When my family moved to New Mexico four years ago, I was completely unprepared for the wide variety of insects living in and around our property. Insects I’d never once seen let alone knew anything about. The second night at our house (which stood empty a few months before we purchased it) nearly sent me packing when my husband and I watched a scorpion wiggle out of the wall from behind the plate cover of an electrical outlet. The first time a vinegaroon cornered me in our garage, I believed the end was near. The aggressive scuttle of the unexpected beast coupled with the foul odor it emitted after I finally mustered up enough courage to kill it with a broom left me frantically searching the internet to learn what my opponent even was. We didn’t know any better to hire an exterminator BEFORE we moved in with our kids, furniture, and cat. Lesson learned.

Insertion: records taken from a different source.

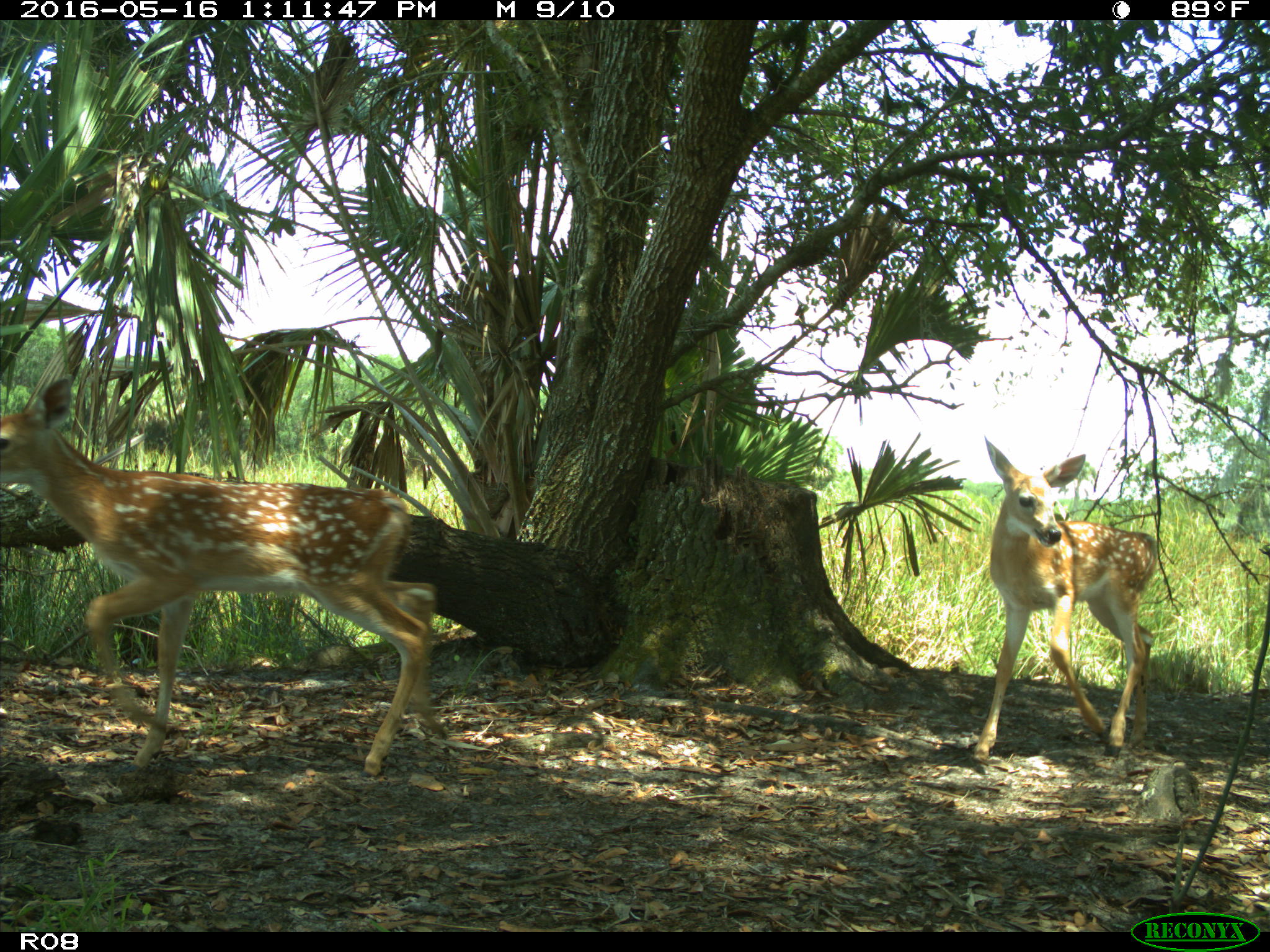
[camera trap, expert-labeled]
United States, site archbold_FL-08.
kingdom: Animalia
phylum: Chordata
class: Mammalia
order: Artiodactyla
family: Cervidae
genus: Odocoileus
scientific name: Odocoileus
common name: deer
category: unidentified deer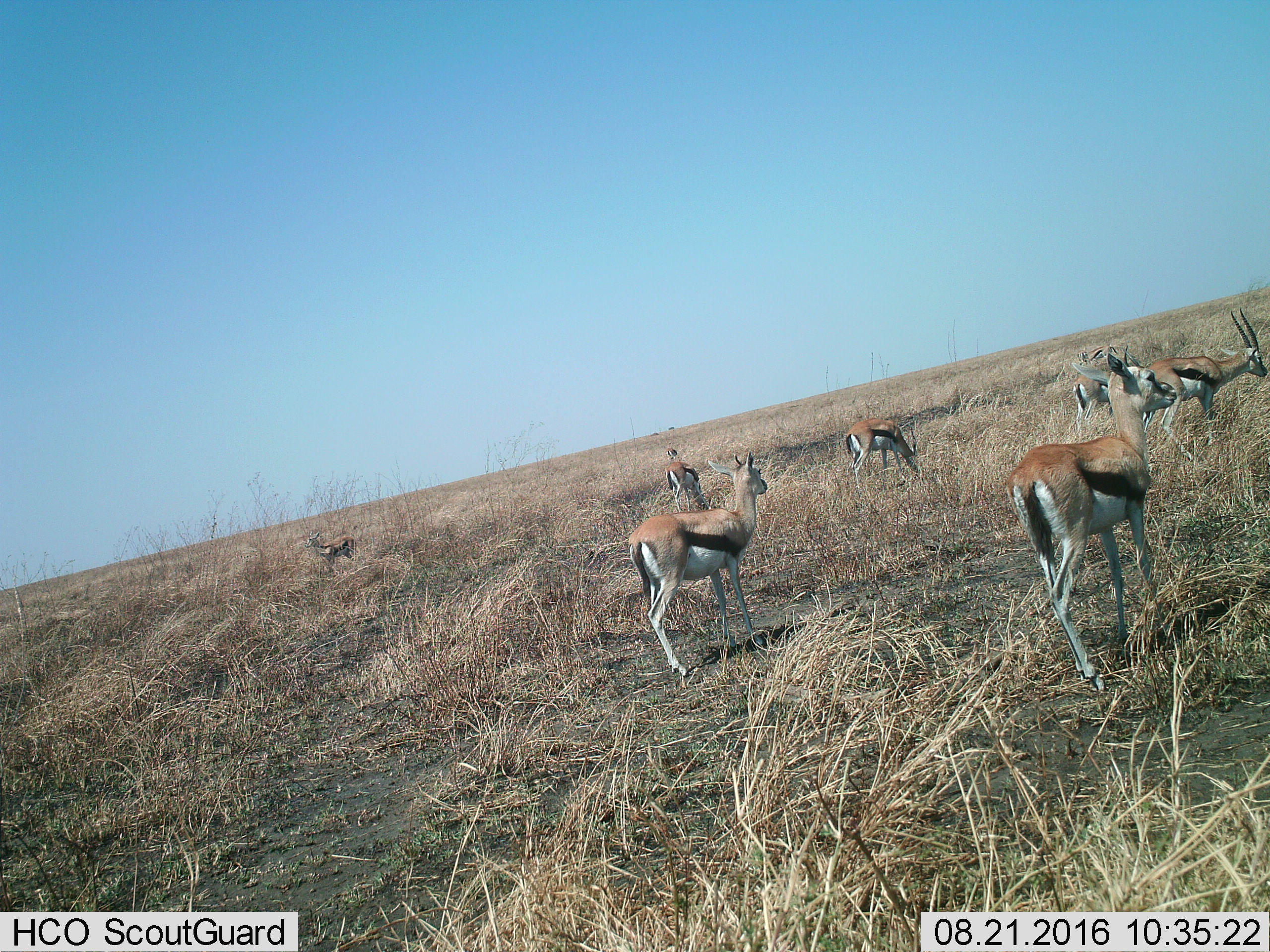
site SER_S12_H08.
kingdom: Animalia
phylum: Chordata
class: Mammalia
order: Artiodactyla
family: Bovidae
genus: Eudorcas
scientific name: Eudorcas thomsonii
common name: thomson's gazelle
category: gazellethomsons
Gazellethomsons (thomson's gazelle) (Eudorcas thomsonii), count 9. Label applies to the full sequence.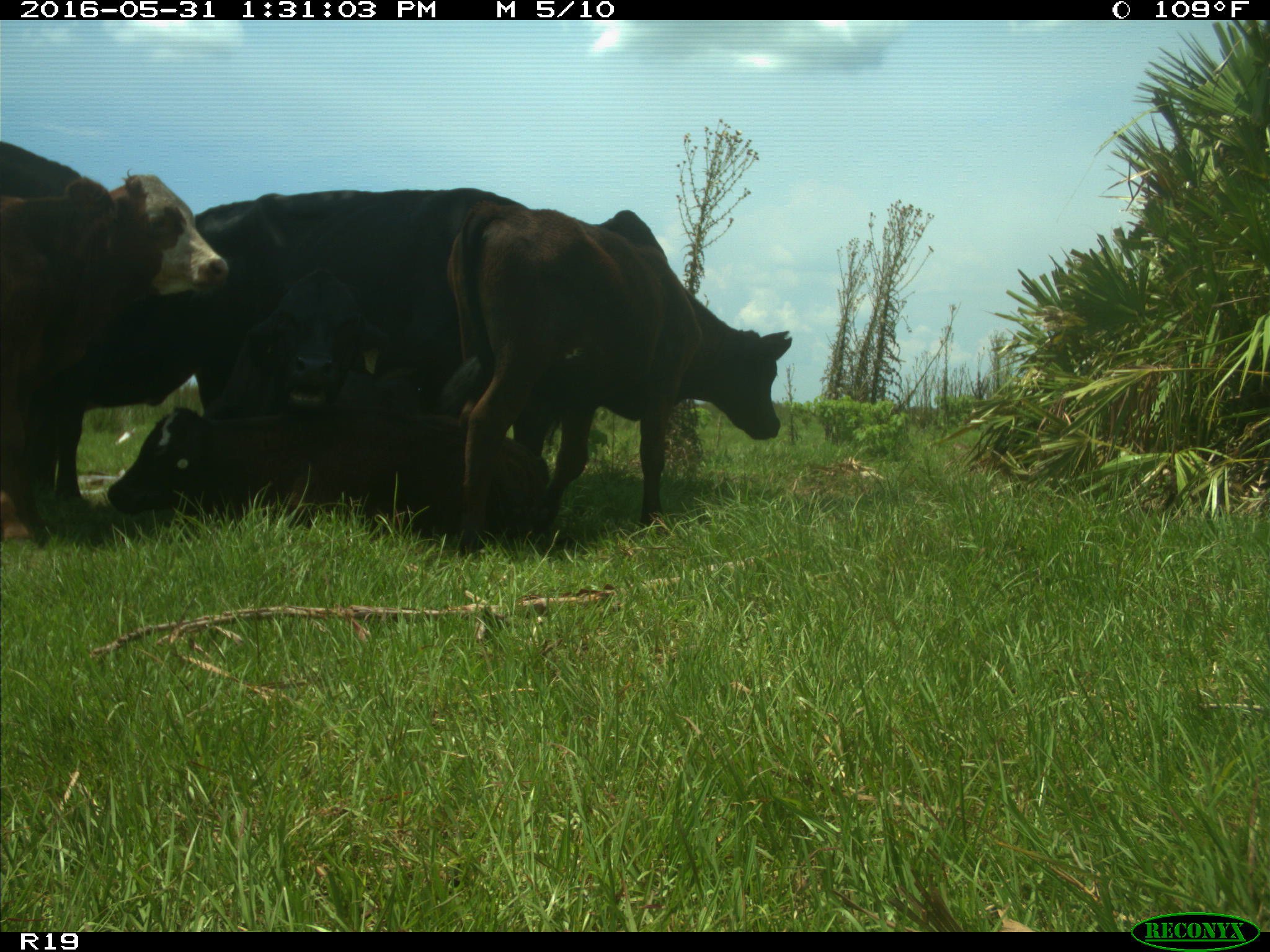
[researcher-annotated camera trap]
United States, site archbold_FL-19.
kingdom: Animalia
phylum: Chordata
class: Mammalia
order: Artiodactyla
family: Bovidae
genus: Bos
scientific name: Bos taurus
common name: domestic cow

After two years of having our bug problem under control, my son, now four, developed a passion for all things six and eight legged when the spring invasion of miller moths hit the Southwest. He began referring to the moths as “Franks” (still don’t understand the connection there or the need to rename the species but we went with it) and has filled countless canning jars and various containers with the flying pests. His fascination, much to my chagrin, expanded to include ALL of the insects he could find in the yard and the occasional one that would slip into the house despite the preventative border. He amassed such a collection during the first Stay at Home movement that we built a “Bug Museum” in front of our house. He carefully collected bugs and displayed them proudly in the front yard. The bug museum serves as an ironic memorial to those early days of infestation in New Mexico.